• _Task requirements_
Restate word for word the lines in the listing below, starting at the line containing "CafèNoir Sacca Morbida" and ending at the line containing "NOLLEY'S（ノーリーズ）の「◇【WEB限定】カシミヤブレンド長めVネック", both included; leave out the rest.

• _Records for the task_
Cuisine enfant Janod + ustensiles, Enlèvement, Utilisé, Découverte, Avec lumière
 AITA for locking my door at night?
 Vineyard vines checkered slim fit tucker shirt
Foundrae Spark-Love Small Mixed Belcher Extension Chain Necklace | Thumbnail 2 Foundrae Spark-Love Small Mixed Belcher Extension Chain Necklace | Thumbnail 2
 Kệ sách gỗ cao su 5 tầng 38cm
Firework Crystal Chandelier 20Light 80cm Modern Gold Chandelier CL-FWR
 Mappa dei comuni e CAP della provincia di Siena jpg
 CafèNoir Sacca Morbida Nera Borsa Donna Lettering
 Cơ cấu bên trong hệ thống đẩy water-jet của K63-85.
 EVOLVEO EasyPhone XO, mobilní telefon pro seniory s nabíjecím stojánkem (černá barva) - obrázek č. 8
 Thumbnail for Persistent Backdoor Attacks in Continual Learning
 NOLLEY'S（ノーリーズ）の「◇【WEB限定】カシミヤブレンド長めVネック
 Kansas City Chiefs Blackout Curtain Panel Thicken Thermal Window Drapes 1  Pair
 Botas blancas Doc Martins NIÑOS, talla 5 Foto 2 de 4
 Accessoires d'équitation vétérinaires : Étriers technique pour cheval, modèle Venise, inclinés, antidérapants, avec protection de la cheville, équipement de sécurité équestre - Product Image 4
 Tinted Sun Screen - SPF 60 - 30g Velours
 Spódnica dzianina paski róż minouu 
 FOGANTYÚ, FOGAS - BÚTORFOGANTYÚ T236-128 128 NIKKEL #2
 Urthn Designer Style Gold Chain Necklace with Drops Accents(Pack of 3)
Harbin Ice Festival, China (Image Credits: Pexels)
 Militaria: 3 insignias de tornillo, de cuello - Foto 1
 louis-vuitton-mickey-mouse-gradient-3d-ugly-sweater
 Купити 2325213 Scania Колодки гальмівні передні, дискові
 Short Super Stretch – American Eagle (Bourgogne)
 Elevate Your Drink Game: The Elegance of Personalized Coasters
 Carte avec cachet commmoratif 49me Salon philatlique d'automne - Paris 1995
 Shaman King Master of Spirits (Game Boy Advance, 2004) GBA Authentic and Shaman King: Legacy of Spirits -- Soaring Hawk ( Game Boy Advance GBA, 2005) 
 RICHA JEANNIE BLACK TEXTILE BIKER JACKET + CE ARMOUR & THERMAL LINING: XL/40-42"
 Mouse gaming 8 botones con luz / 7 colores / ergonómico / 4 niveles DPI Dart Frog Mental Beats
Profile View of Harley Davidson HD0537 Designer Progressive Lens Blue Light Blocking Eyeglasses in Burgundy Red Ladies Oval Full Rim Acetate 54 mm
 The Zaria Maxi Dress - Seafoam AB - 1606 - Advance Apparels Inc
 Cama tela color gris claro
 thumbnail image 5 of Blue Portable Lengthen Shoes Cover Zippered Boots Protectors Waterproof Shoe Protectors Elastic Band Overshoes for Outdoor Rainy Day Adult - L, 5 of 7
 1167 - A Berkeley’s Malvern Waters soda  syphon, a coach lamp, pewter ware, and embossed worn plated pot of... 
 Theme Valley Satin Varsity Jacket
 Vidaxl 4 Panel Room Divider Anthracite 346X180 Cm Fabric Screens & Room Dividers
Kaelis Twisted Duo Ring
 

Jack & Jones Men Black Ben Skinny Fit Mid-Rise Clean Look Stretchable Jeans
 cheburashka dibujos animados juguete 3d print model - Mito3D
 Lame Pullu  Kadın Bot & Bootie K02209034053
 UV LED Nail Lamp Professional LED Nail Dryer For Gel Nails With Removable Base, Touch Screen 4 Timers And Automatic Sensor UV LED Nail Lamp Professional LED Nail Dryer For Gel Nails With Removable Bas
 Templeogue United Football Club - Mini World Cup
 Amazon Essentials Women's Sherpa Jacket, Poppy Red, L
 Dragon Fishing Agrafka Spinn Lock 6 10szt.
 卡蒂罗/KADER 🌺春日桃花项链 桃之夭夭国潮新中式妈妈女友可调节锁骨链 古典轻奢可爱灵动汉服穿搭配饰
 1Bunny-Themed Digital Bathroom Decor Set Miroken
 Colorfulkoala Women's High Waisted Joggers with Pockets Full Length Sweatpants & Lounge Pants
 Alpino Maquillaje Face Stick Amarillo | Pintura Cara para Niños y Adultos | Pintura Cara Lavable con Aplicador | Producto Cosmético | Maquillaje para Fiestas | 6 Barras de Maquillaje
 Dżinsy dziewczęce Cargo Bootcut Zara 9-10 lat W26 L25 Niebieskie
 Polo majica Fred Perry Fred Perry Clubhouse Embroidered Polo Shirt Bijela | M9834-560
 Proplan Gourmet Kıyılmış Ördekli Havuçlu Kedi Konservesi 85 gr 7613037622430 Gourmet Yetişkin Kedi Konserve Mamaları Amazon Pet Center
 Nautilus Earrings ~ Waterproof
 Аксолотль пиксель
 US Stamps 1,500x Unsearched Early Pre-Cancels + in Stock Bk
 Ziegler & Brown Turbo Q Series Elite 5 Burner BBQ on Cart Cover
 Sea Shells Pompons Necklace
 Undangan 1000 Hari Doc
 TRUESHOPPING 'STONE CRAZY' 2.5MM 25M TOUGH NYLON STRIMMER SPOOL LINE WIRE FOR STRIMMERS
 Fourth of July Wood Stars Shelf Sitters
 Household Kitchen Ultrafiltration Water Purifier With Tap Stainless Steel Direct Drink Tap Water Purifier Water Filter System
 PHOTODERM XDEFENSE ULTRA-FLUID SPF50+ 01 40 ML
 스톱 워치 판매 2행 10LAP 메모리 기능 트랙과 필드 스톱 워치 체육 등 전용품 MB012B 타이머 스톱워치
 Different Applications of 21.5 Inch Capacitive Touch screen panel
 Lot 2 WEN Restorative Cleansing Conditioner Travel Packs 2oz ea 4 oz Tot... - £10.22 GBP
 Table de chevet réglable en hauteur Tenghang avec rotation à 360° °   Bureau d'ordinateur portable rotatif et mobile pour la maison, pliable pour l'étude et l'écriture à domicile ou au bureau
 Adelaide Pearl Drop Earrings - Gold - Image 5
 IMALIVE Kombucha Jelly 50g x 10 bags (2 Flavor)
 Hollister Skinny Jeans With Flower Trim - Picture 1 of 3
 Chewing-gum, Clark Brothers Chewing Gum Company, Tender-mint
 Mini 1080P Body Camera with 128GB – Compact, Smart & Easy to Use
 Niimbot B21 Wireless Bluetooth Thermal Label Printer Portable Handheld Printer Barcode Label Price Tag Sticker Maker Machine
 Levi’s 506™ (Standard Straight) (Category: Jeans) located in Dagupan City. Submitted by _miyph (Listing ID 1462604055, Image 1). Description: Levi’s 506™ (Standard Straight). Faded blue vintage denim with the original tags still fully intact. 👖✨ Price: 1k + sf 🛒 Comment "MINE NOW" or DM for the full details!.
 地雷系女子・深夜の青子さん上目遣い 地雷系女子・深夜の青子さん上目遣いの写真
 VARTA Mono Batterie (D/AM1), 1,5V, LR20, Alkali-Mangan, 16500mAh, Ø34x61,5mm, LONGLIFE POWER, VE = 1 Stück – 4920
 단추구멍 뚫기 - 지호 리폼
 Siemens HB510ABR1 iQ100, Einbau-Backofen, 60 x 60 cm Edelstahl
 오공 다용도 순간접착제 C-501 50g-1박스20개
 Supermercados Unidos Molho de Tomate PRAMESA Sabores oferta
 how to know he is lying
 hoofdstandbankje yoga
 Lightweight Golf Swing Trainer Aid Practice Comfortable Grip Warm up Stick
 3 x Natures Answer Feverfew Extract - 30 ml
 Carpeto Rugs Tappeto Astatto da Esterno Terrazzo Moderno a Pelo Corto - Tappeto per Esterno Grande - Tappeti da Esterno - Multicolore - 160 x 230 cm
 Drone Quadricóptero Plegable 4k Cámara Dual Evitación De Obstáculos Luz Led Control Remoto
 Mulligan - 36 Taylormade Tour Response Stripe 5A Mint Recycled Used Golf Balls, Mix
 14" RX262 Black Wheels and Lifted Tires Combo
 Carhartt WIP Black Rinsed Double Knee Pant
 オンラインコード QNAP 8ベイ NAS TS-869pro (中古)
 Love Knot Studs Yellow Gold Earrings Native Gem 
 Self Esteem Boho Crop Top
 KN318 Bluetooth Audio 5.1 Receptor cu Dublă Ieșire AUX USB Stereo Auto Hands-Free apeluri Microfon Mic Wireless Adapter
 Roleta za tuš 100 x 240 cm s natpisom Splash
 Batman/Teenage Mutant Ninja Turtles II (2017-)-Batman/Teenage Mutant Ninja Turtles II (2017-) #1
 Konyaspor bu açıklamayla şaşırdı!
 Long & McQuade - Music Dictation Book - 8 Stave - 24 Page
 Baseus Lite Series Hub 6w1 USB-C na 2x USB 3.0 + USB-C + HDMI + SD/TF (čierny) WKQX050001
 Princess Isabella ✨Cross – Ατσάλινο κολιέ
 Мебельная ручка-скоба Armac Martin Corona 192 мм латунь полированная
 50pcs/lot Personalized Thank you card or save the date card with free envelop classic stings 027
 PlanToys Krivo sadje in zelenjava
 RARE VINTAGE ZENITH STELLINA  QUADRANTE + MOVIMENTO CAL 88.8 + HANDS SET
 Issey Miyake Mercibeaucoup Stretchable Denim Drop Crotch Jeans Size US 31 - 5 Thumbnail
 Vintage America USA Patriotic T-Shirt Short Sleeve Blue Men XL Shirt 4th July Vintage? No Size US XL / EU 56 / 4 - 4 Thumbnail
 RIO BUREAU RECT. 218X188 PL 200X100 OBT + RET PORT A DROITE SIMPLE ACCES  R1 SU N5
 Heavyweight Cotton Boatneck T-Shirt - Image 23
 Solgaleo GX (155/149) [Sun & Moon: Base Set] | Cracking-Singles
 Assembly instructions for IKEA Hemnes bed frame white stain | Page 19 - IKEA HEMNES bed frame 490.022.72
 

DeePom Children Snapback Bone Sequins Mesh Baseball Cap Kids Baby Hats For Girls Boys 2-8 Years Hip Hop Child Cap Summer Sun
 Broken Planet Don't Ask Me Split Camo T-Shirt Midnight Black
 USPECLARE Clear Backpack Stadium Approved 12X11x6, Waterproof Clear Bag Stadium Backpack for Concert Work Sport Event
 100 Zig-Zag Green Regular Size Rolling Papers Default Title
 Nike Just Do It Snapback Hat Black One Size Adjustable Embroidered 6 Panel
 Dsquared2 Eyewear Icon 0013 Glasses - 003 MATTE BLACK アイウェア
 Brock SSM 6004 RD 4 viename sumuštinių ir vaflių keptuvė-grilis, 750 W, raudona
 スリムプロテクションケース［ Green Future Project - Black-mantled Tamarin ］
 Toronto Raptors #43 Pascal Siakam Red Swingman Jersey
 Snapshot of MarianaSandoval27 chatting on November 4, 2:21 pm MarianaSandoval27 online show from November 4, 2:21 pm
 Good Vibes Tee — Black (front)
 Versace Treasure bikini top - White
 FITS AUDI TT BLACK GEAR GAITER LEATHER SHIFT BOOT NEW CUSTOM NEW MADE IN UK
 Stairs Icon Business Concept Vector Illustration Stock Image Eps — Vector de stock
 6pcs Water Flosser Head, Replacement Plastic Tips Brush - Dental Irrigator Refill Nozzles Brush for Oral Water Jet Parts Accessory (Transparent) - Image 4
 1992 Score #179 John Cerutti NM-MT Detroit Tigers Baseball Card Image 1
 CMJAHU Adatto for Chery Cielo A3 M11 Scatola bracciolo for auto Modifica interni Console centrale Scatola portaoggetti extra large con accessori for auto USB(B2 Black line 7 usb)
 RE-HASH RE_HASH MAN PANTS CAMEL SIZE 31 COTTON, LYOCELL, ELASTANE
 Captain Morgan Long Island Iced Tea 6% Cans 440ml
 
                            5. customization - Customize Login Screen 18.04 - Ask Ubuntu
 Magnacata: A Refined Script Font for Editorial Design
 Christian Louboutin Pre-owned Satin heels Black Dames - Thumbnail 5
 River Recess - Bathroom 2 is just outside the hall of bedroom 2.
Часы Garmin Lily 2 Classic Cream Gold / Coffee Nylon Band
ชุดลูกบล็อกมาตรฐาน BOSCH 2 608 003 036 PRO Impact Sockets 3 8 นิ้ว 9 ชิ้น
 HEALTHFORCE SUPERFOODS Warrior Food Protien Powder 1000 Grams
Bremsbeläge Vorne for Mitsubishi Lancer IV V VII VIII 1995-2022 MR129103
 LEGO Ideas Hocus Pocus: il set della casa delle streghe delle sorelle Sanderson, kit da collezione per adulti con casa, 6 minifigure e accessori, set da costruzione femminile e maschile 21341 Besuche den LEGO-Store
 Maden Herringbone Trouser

• _Answer section_
 CafèNoir Sacca Morbida Nera Borsa Donna Lettering
 Cơ cấu bên trong hệ thống đẩy water-jet của K63-85.
 EVOLVEO EasyPhone XO, mobilní telefon pro seniory s nabíjecím stojánkem (černá barva) - obrázek č. 8
 Thumbnail for Persistent Backdoor Attacks in Continual Learning
 NOLLEY'S（ノーリーズ）の「◇【WEB限定】カシミヤブレンド長めVネック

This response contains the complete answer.